7.3.59. table_tokenize¶
7.3.59.1. Summary¶
table_tokenize command tokenizes text by the specified table's tokenizer.
7.3.59.2. Syntax¶
This command takes many parameters.
table and string are required parameters. Others are
optional:
table_tokenize table
string
[flags=NONE]
[mode=GET]
7.3.59.3. Usage¶
Here is a simple example.
Execution example:
register token_filters/stop_word
# [[0,0.0,0.0],true]
table_create Terms TABLE_PAT_KEY ShortText \
--default_tokenizer TokenBigram \
--normalizer NormalizerAuto \
--token_filters TokenFilterStopWord
# [[0,0.0,0.0],true]
column_create Terms is_stop_word COLUMN_SCALAR Bool
# [[0,0.0,0.0],true]
load --table Terms
[
{"_key": "and", "is_stop_word": true}
]
# [[0,0.0,0.0],1]
table_tokenize Terms "Hello and Good-bye" --mode GET
# [
# [
# 0,
# 0.0,
# 0.0
# ],
# [
# {
# "value": "hello",
# "position": 0
# },
# {
# "value": "good",
# "position": 2
# },
# {
# "value": "-",
# "position": 3
# },
# {
# "value": "bye",
# "position": 4
# }
# ]
# ]
Terms table is set TokenBigram tokenizer, NormalizerAuto normalizer,
TokenFilterStopWord token filter. It returns tokens that is
generated by tokenizeing "Hello and Good-bye" with TokenBigram tokenizer.
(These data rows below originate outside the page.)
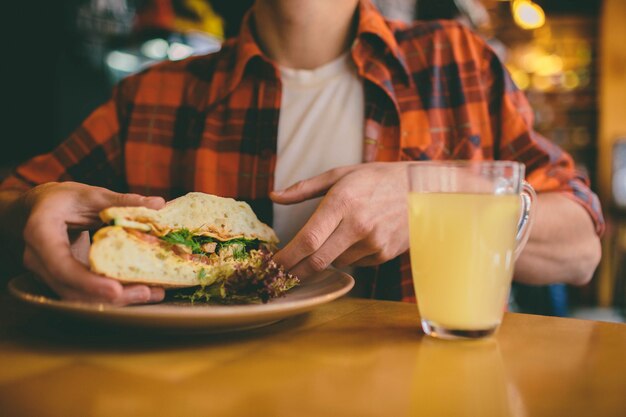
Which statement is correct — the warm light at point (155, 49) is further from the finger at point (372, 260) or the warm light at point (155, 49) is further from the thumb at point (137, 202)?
the thumb at point (137, 202)

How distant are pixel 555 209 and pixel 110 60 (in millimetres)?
3314

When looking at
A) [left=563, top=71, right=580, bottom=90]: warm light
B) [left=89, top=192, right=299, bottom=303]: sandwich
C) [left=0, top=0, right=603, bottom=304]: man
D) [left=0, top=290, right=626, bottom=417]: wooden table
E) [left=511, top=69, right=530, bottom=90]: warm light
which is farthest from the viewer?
[left=511, top=69, right=530, bottom=90]: warm light

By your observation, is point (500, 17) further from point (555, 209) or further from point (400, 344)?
point (400, 344)

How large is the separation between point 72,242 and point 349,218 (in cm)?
43

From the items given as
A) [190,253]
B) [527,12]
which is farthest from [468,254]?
[527,12]

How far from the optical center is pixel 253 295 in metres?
0.79

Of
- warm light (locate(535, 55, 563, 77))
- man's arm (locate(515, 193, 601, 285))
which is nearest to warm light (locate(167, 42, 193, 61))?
man's arm (locate(515, 193, 601, 285))

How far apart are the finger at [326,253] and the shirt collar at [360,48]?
786 millimetres

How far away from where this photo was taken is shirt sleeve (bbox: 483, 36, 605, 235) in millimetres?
1397

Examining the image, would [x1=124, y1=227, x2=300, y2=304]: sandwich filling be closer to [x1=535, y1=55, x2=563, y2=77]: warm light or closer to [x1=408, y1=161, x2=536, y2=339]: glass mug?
[x1=408, y1=161, x2=536, y2=339]: glass mug

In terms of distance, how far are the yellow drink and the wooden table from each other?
0.04 meters

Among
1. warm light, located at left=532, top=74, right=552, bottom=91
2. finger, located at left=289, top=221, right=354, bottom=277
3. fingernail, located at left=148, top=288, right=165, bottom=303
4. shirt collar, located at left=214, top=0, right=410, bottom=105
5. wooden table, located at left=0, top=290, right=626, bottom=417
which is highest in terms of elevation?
warm light, located at left=532, top=74, right=552, bottom=91

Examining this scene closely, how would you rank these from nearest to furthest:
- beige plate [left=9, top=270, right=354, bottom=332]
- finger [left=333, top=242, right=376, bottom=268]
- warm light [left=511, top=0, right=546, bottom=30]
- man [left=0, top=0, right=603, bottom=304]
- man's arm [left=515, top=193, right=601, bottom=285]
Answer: beige plate [left=9, top=270, right=354, bottom=332] < finger [left=333, top=242, right=376, bottom=268] < man's arm [left=515, top=193, right=601, bottom=285] < man [left=0, top=0, right=603, bottom=304] < warm light [left=511, top=0, right=546, bottom=30]

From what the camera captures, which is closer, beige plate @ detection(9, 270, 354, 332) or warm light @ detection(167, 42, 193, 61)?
beige plate @ detection(9, 270, 354, 332)
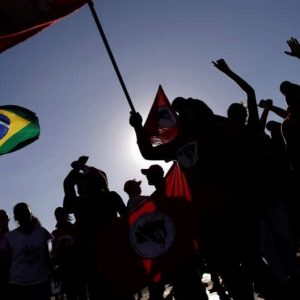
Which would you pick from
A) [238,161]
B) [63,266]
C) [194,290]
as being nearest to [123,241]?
[194,290]

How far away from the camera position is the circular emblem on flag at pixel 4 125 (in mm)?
8102

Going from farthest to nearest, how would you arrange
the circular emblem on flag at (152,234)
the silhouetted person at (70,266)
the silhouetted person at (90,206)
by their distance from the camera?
1. the silhouetted person at (70,266)
2. the silhouetted person at (90,206)
3. the circular emblem on flag at (152,234)

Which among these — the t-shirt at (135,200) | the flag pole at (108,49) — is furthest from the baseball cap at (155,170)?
the t-shirt at (135,200)

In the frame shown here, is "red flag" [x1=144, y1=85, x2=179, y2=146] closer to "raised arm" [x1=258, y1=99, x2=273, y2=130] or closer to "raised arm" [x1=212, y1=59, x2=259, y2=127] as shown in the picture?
"raised arm" [x1=258, y1=99, x2=273, y2=130]

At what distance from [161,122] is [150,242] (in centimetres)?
296

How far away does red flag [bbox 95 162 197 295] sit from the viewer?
4.71 metres

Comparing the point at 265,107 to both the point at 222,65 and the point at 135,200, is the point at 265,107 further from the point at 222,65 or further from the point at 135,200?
the point at 135,200

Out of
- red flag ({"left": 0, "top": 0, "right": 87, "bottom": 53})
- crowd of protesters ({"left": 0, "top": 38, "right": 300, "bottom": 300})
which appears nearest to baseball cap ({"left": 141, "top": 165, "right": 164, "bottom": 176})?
crowd of protesters ({"left": 0, "top": 38, "right": 300, "bottom": 300})

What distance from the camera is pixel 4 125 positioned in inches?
321

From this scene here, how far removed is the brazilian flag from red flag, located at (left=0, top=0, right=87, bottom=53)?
229 cm

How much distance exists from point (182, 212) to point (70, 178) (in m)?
2.23

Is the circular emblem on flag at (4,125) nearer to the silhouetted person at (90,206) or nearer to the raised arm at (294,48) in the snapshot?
the silhouetted person at (90,206)

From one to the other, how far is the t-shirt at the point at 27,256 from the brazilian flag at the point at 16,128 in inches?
82.6

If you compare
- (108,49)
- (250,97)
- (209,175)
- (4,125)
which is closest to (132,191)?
(4,125)
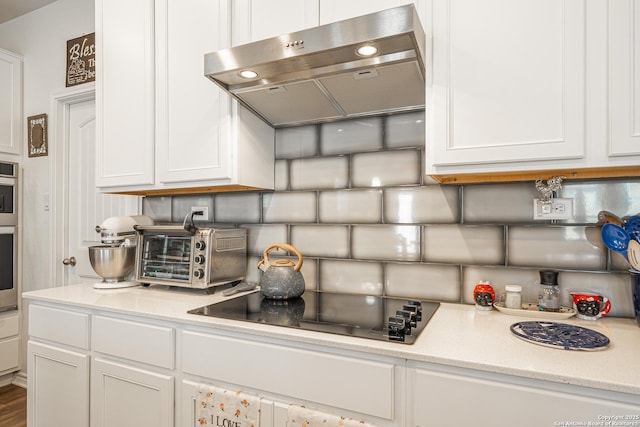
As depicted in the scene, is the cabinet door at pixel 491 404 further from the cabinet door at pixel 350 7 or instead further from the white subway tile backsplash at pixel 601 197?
the cabinet door at pixel 350 7

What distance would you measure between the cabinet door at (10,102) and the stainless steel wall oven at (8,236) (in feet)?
0.68

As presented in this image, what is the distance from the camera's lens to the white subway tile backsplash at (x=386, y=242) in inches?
Result: 64.4

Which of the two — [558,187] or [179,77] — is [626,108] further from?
[179,77]

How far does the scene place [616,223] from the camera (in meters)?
1.25

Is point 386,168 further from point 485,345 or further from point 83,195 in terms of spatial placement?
point 83,195

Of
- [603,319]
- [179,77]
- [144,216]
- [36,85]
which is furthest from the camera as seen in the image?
[36,85]

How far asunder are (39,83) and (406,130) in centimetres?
295

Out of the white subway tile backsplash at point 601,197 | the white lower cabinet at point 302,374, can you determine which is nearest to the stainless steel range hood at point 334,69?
the white subway tile backsplash at point 601,197

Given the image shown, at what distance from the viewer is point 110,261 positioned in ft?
6.30

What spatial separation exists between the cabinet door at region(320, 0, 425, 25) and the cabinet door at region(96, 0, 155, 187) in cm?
96

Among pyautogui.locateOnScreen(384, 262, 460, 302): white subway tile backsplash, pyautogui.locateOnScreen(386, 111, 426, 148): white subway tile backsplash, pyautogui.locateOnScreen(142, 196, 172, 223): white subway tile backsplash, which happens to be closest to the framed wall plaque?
pyautogui.locateOnScreen(142, 196, 172, 223): white subway tile backsplash

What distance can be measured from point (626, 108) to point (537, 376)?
0.81 meters

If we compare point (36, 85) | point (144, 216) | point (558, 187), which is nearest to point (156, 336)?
point (144, 216)

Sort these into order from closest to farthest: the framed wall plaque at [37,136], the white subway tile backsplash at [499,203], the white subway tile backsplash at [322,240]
→ 1. the white subway tile backsplash at [499,203]
2. the white subway tile backsplash at [322,240]
3. the framed wall plaque at [37,136]
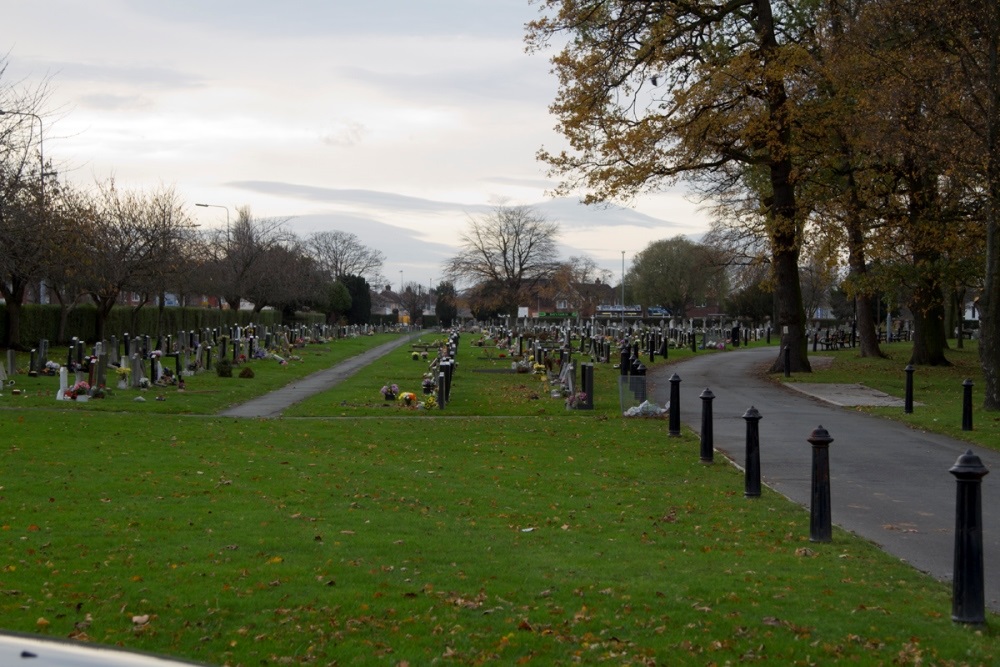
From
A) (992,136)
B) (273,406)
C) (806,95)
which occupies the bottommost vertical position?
(273,406)

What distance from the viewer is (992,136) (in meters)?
21.0

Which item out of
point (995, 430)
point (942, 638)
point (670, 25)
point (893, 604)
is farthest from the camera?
point (670, 25)

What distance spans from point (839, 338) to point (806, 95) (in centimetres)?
3660

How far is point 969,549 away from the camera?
6828 mm

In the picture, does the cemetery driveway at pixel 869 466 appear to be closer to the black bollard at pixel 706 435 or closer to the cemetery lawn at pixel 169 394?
the black bollard at pixel 706 435

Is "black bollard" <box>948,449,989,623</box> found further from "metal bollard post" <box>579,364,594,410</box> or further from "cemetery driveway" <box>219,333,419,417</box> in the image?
"cemetery driveway" <box>219,333,419,417</box>

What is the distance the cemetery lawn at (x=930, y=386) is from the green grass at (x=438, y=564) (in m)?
7.19

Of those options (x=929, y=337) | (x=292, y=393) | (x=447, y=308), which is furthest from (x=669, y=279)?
(x=292, y=393)

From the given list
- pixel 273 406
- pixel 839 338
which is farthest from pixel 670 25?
pixel 839 338

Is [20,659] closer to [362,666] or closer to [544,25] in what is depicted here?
[362,666]

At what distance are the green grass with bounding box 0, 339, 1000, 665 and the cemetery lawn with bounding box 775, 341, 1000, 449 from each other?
7.19m

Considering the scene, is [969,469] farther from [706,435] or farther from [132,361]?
[132,361]

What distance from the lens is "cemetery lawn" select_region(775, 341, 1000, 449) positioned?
19266mm

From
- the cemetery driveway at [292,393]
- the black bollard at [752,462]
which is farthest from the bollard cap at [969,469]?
the cemetery driveway at [292,393]
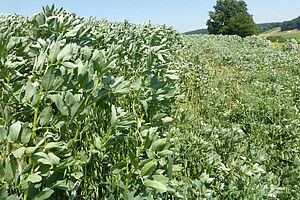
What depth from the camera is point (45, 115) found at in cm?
138

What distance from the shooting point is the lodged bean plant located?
1.32m

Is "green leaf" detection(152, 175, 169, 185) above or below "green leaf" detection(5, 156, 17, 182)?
below

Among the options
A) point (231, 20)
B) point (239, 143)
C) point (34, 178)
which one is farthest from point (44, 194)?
point (231, 20)

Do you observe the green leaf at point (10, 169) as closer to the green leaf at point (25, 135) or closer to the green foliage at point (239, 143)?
the green leaf at point (25, 135)

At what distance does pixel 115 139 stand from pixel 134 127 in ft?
0.89

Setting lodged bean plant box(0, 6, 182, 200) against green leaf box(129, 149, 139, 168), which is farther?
green leaf box(129, 149, 139, 168)

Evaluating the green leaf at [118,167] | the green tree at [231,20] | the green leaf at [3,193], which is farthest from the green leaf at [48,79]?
the green tree at [231,20]

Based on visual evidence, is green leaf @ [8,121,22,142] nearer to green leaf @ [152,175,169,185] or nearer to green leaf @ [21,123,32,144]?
green leaf @ [21,123,32,144]

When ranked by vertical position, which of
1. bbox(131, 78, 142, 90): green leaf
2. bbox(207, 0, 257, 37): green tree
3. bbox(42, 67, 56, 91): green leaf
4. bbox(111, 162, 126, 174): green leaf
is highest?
bbox(207, 0, 257, 37): green tree

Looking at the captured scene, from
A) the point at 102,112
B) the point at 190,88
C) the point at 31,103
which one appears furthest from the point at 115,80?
the point at 190,88

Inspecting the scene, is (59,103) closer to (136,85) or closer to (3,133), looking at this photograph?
(3,133)

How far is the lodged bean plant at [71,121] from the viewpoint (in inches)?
51.8

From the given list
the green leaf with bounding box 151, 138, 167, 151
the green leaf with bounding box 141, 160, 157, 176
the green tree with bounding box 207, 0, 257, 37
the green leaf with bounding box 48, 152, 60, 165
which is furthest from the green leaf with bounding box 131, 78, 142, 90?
the green tree with bounding box 207, 0, 257, 37

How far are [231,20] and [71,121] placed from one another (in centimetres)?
6490
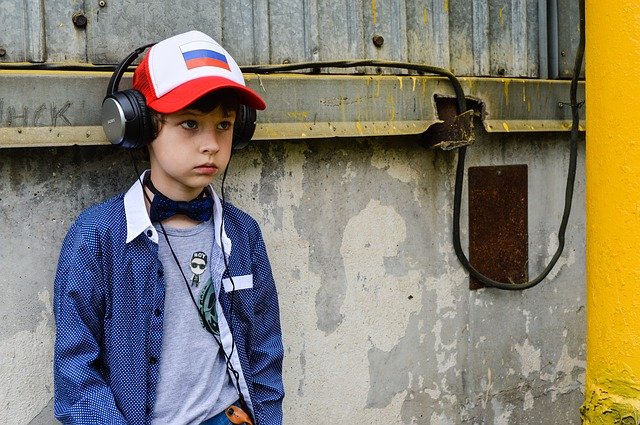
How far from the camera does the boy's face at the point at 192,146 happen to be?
2676 millimetres

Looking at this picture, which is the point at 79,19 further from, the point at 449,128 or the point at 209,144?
the point at 449,128

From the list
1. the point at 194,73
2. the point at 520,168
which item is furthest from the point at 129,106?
the point at 520,168

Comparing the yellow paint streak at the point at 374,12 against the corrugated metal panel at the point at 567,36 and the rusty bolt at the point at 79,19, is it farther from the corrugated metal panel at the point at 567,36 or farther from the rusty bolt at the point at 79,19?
the rusty bolt at the point at 79,19

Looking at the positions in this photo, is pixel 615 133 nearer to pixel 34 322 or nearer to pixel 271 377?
pixel 271 377

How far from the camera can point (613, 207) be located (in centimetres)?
274

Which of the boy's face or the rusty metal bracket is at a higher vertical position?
the rusty metal bracket

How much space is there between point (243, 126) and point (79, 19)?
67cm

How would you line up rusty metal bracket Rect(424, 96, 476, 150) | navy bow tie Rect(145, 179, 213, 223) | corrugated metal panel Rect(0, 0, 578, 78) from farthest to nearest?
rusty metal bracket Rect(424, 96, 476, 150)
corrugated metal panel Rect(0, 0, 578, 78)
navy bow tie Rect(145, 179, 213, 223)

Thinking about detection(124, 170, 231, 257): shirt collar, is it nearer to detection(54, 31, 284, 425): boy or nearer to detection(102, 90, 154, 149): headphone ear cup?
detection(54, 31, 284, 425): boy

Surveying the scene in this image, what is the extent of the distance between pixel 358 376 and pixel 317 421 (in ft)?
0.89

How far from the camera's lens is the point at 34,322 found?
116 inches

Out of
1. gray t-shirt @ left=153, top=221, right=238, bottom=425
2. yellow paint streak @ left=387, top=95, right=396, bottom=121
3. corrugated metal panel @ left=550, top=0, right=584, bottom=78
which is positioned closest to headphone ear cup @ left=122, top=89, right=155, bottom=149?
gray t-shirt @ left=153, top=221, right=238, bottom=425

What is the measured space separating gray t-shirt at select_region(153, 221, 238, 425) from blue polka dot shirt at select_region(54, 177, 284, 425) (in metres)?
0.03

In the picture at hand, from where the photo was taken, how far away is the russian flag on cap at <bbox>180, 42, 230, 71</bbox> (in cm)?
269
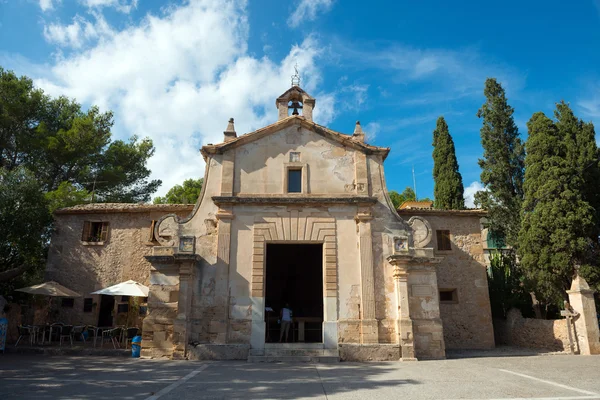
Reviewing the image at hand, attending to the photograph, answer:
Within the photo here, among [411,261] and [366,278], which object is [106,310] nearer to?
[366,278]

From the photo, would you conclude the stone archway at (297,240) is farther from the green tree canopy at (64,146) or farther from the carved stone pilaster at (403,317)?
the green tree canopy at (64,146)

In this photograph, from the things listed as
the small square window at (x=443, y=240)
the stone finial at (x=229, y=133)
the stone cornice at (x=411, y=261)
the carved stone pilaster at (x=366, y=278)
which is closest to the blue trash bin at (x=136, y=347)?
the carved stone pilaster at (x=366, y=278)

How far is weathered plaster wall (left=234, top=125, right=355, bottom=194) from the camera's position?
14469 mm

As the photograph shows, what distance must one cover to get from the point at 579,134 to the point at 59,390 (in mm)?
20077

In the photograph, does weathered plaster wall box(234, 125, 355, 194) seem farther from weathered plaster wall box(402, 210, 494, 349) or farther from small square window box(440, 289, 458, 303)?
small square window box(440, 289, 458, 303)

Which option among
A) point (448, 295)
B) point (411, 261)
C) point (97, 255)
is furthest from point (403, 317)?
point (97, 255)

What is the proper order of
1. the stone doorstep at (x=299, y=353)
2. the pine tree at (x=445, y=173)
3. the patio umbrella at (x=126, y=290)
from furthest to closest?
the pine tree at (x=445, y=173) < the patio umbrella at (x=126, y=290) < the stone doorstep at (x=299, y=353)

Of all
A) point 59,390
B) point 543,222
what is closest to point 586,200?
point 543,222

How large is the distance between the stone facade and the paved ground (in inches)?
39.8

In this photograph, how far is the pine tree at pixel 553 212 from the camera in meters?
14.6

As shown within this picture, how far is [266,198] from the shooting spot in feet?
45.9

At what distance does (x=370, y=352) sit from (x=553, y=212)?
9.14 metres

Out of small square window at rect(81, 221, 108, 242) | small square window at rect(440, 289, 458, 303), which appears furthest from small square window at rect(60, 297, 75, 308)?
small square window at rect(440, 289, 458, 303)

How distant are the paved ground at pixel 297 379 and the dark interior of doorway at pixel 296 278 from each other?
981 centimetres
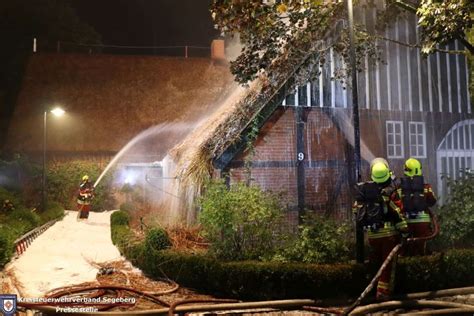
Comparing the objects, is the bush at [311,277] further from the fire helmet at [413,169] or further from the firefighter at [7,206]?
the firefighter at [7,206]

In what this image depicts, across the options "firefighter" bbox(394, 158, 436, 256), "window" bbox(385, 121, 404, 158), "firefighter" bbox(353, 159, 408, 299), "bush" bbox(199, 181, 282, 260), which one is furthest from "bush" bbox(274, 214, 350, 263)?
"window" bbox(385, 121, 404, 158)

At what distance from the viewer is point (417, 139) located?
1273cm

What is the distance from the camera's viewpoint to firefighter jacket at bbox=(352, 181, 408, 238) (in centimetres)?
658

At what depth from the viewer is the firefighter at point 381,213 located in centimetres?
656

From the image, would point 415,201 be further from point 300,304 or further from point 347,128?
point 347,128

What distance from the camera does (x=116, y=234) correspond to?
36.5 ft

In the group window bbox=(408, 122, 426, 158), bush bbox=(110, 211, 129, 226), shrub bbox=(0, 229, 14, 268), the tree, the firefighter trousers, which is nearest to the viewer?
the firefighter trousers

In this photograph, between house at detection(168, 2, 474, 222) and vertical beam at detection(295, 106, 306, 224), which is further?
vertical beam at detection(295, 106, 306, 224)

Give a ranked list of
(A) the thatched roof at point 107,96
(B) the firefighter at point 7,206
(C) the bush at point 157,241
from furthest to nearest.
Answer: (A) the thatched roof at point 107,96 < (B) the firefighter at point 7,206 < (C) the bush at point 157,241

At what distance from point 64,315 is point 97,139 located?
60.4ft

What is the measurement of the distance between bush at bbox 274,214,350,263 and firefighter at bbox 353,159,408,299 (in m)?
0.88

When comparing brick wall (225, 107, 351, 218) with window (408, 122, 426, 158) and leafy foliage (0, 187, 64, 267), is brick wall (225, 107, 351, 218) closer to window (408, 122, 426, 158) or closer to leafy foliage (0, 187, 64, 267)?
window (408, 122, 426, 158)

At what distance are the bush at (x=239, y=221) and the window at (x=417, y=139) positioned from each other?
6663 millimetres

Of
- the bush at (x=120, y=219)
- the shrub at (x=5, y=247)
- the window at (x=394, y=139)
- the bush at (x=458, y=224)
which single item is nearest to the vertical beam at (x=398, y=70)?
the window at (x=394, y=139)
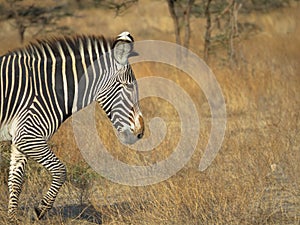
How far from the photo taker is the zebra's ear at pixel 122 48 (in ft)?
16.8

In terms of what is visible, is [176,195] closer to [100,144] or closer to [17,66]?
[17,66]

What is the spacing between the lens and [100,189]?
20.2 feet

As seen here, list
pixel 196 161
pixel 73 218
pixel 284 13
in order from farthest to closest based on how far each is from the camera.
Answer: pixel 284 13 → pixel 196 161 → pixel 73 218

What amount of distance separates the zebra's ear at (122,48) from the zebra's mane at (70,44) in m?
0.08

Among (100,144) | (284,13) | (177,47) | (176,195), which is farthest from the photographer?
(284,13)

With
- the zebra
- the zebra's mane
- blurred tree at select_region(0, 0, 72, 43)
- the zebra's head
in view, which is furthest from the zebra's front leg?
blurred tree at select_region(0, 0, 72, 43)

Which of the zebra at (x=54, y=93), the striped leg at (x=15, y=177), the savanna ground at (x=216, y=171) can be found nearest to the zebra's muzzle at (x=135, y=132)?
the zebra at (x=54, y=93)

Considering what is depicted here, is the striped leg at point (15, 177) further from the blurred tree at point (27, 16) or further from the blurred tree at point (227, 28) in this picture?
the blurred tree at point (27, 16)

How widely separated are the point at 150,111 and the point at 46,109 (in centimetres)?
534

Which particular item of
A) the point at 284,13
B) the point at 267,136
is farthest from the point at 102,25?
the point at 267,136

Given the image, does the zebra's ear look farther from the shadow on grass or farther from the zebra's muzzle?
the shadow on grass

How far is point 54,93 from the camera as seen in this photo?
5.00 metres

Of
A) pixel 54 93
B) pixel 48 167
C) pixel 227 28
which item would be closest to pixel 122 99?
pixel 54 93

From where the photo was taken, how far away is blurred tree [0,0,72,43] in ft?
50.3
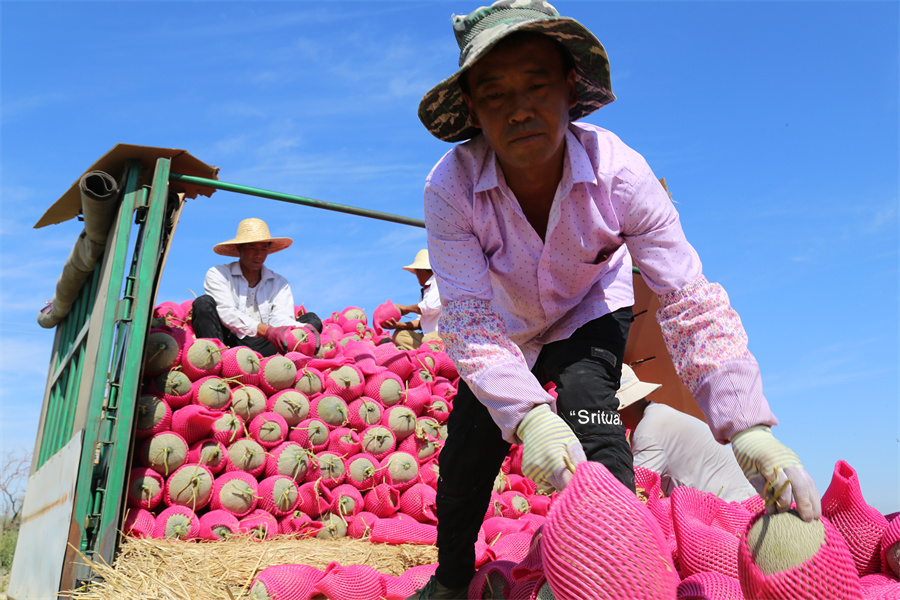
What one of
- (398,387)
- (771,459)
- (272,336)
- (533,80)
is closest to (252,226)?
(272,336)

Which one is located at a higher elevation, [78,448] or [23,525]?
[78,448]

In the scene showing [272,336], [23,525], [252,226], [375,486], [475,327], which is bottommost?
[23,525]

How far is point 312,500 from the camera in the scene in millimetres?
4055

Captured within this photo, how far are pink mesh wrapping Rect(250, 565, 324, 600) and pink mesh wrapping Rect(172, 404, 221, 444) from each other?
4.75ft

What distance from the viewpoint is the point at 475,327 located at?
193 centimetres

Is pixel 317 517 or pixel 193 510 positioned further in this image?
pixel 317 517

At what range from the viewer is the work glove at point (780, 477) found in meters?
1.46

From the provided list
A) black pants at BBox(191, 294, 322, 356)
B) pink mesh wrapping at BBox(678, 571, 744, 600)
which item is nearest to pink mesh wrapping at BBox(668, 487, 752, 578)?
pink mesh wrapping at BBox(678, 571, 744, 600)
It is normalized by NormalizerAuto normalizer.
and token is removed with TokenFilterStopWord token filter.
7.3.59.4. Parameters¶
This section describes all parameters. Parameters are categorized.
7.3.59.4.1. Required parameters¶
There are required parameters, table and string.
7.3.59.4.1.1. table¶
Specifies the lexicon table. table_tokenize command uses the
tokenizer, the normalizer, the token filters that is set the
lexicon table.
7.3.59.5. Return value¶
table_tokenize command returns tokenized tokens.
See Return value option in tokenize about details.